| INFORMATION GIVEN |
== Segment start ==

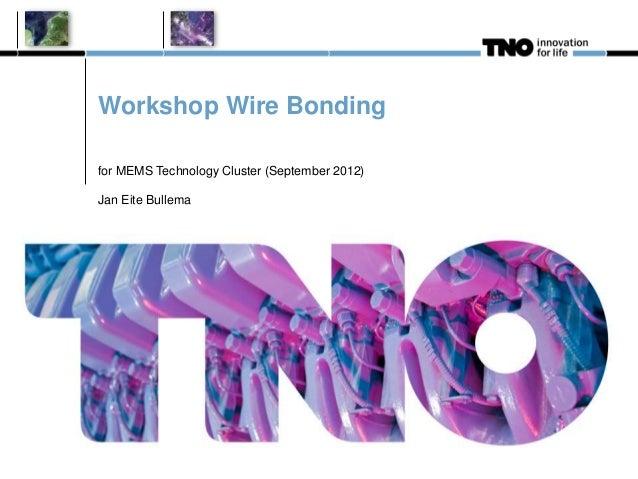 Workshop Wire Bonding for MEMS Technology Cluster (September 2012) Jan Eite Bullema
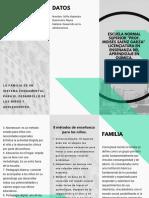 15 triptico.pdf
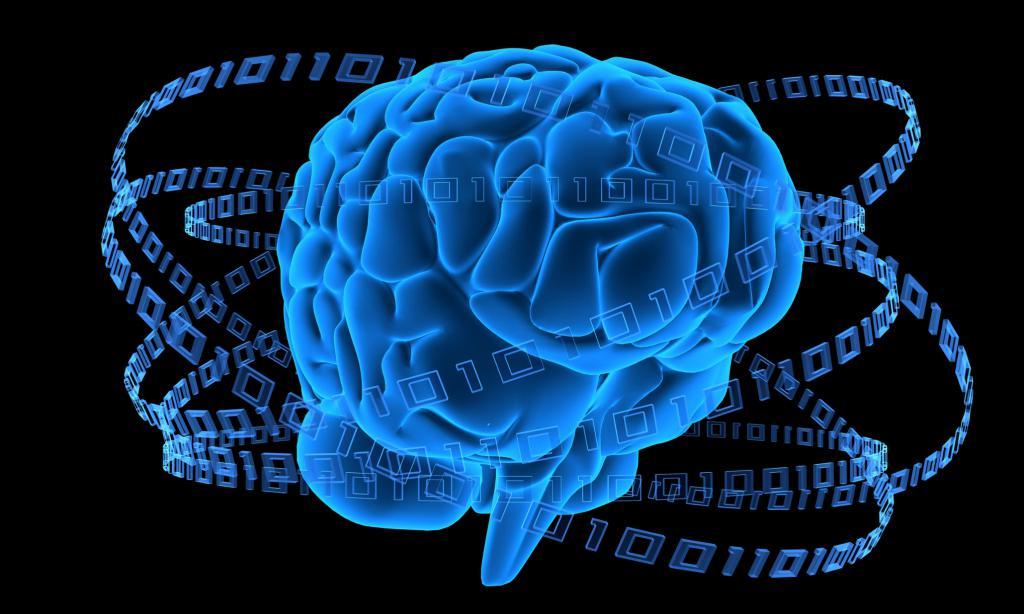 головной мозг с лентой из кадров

== Segment end ==
== Segment start ==

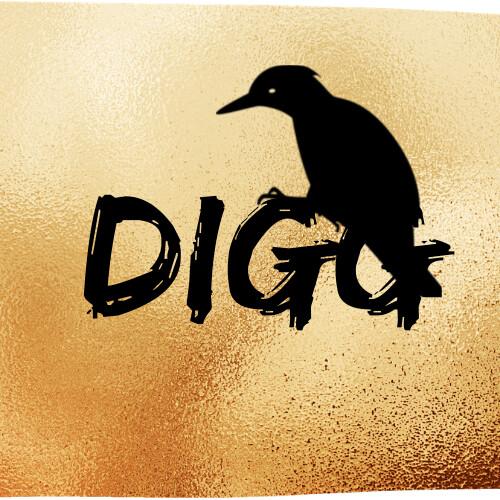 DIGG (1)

== Segment end ==

| TASK BRIEF |
Look above and copy only the lines from the one holding "15 triptico.pdf" to the one holding "головной мозг с лентой из кадров", both included, exactly, minus the pictures.

| ANSWER TO THE EXERCISE |
 15 triptico.pdf
 головной мозг с лентой из кадров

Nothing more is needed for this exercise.